グローバル・ブレインにて主にアフリカ地域のスタートアップへの投資を担当している反田です。前職では豊田通商アフリカ本部にて、販売代理店向けの自動車輸出業務や、現地に駐在しながらアフリカスタートアップのプロダクトを活用したDX推進プロジェクトをリードしていました。

スタートアップ投資において、アフリカ市場はその成長性の高さから世界的に注目を集めています。しかし、日本でスタートアップへの投資や協業を行っている方の中には、「高リスク地域」としての印象が強く、新規ビジネスを展開するエリアとしてはハードルが高いと感じる方も多いと思います。

そこで本記事では、なぜいまアフリカが注目されており、日本企業がアフリカへ進出する好機であると言われているのかを解説します。アフリカ主要国が積極的に行っている外交状況や急速に強まっている日本との関係性、アフリカのマクロ環境、技術革新などについて概観しますので、アフリカのいまを捉えていただけると思います。

新たな歴史を刻むように、躍進するアフリカ

現在、アフリカは「グローバル・サウス」と呼ばれる開発途上国の中でも、群を抜いて潜在力が高まっていることから世界的な注目を集めています。興味深いのは、これまでのアフリカの歴史や通例とは異なる形でその存在感を表してきている点です。

アフリカは長らく大陸間の対立に巻き込まれていました。宗主国による直接的な支配が終わっても、米国、欧州、中国、ロシアなど大国の影響で、経済状況が左右される時代が続いていたのです。

しかし、現在のアフリカ諸国の首脳陣はそうした大国になびくわけではなく、彼らとは一線を画しながら自国の経済成長の最大化を狙っています

それを象徴するのが、2023年の5月に就任したナイジェリアのティネブ大統領の動きです。ティネブ大統領は2023年にインドで開催されたG20の際、常任メンバー加盟検討のために世界のあらゆる国家元首の中で最初にインドを訪問。その航路や現地においても他国の支援を受けることはなく、自国が世界の課題解決に果たせる役割などについて積極的に主張し続けました。

ナイジェリア単独での常任メンバー参加は見送られたものの、こうしたアフリカ首脳陣による積極的な対外政策も影響し、2023年9月にはアフリカ連合(AU)のG20常任メンバー入りが決定。アフリカ諸国が米国や中国などと対等に並ぶ、自立した大国を目指していることを世界に知らしめました。

また、日本におけるアフリカのプレゼンスも高まってきています。

日本のアフリカ開発の歴史は、1993年に開催された第1回アフリカ開発会議(TICAD:ティカッド)に始まります。そこから2000年代に入り、両者の結びつきは加速度的に強まっていきます。

————

-- 課題の内容 --
a) アフリカについての記事によれば、アフリカ連合(AU)のG20常任メンバー入りが決まったのはいつか。
b) アフリカについての記事のうち、「新たな歴史を刻むように、躍進するアフリカ」で始まり「て積極的に主張し続けました。」まで続く部分を、一字も変えずに書き写せ。

-- 元データ --
————

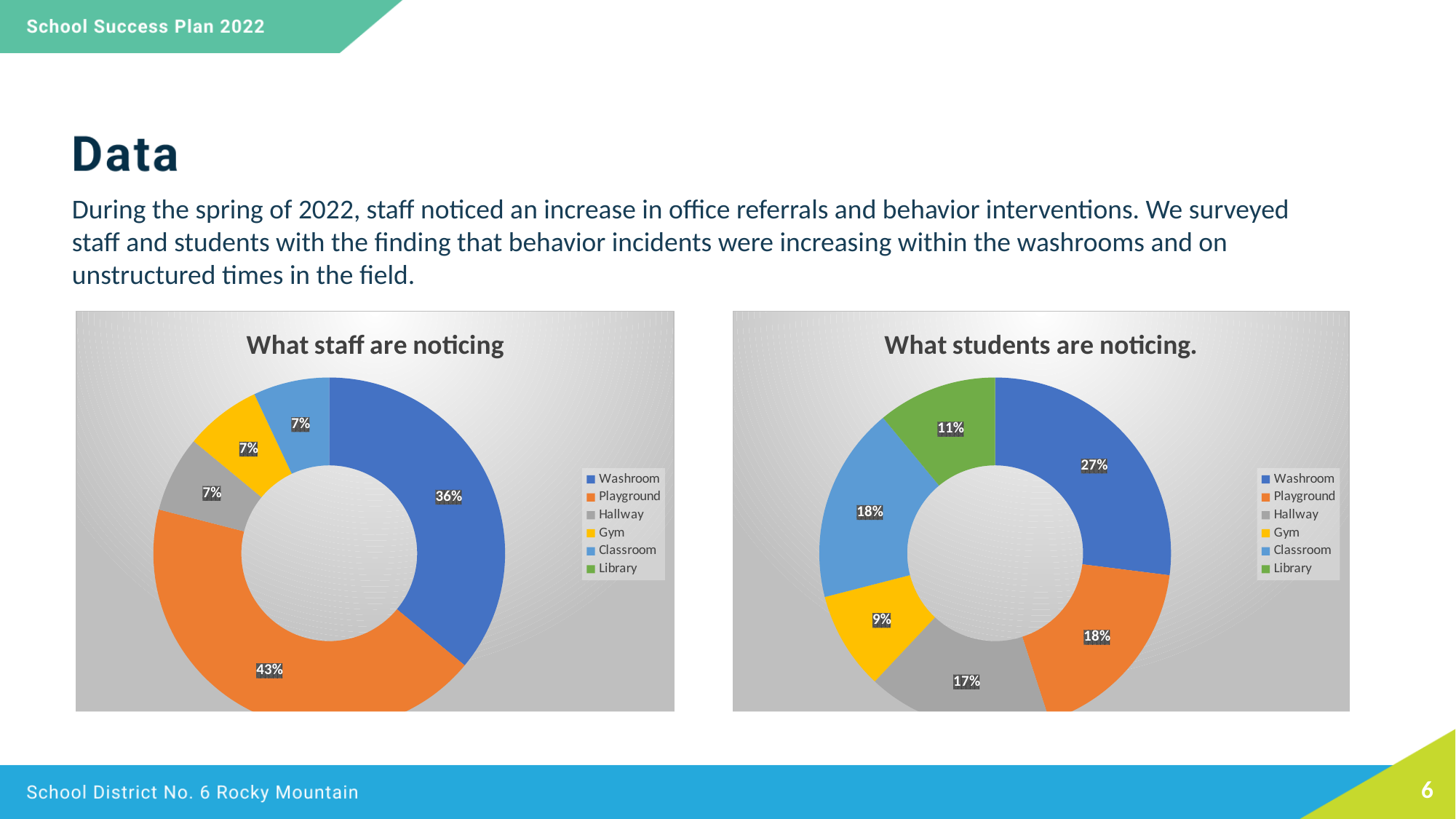
In the 'What students are noticing.' chart, which category has the smallest share? Gym In the 'What students are noticing.' chart, what percentage is shown for Hallway? 17% In the 'What students are noticing.' chart, what percentage is shown for Library? 11% How many entries does the legend of the 'What students are noticing.' chart list? 6 In the 'What staff are noticing' chart, what percentage is shown for Playground? 43% In the 'What staff are noticing' chart, what percentage is shown for Washroom? 36% In the 'What students are noticing.' chart, which category has the largest share? Washroom In the 'What staff are noticing' chart, which category has the largest share? Playground In the 'What staff are noticing' chart, what is the difference between the Playground and Washroom percentages? 7% In the 'What students are noticing.' chart, what is the difference between the Washroom and Gym percentages? 18% In the 'What students are noticing.' chart, which is larger, Washroom or Playground? Washroom What kind of chart is 'What staff are noticing'? doughnut chart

————

-- 解答 --
a) 2023年9月。

b)
新たな歴史を刻むように、躍進するアフリカ

現在、アフリカは「グローバル・サウス」と呼ばれる開発途上国の中でも、群を抜いて潜在力が高まっていることから世界的な注目を集めています。興味深いのは、これまでのアフリカの歴史や通例とは異なる形でその存在感を表してきている点です。

アフリカは長らく大陸間の対立に巻き込まれていました。宗主国による直接的な支配が終わっても、米国、欧州、中国、ロシアなど大国の影響で、経済状況が左右される時代が続いていたのです。

しかし、現在のアフリカ諸国の首脳陣はそうした大国になびくわけではなく、彼らとは一線を画しながら自国の経済成長の最大化を狙っています

それを象徴するのが、2023年の5月に就任したナイジェリアのティネブ大統領の動きです。ティネブ大統領は2023年にインドで開催されたG20の際、常任メンバー加盟検討のために世界のあらゆる国家元首の中で最初にインドを訪問。その航路や現地においても他国の支援を受けることはなく、自国が世界の課題解決に果たせる役割などについて積極的に主張し続けました。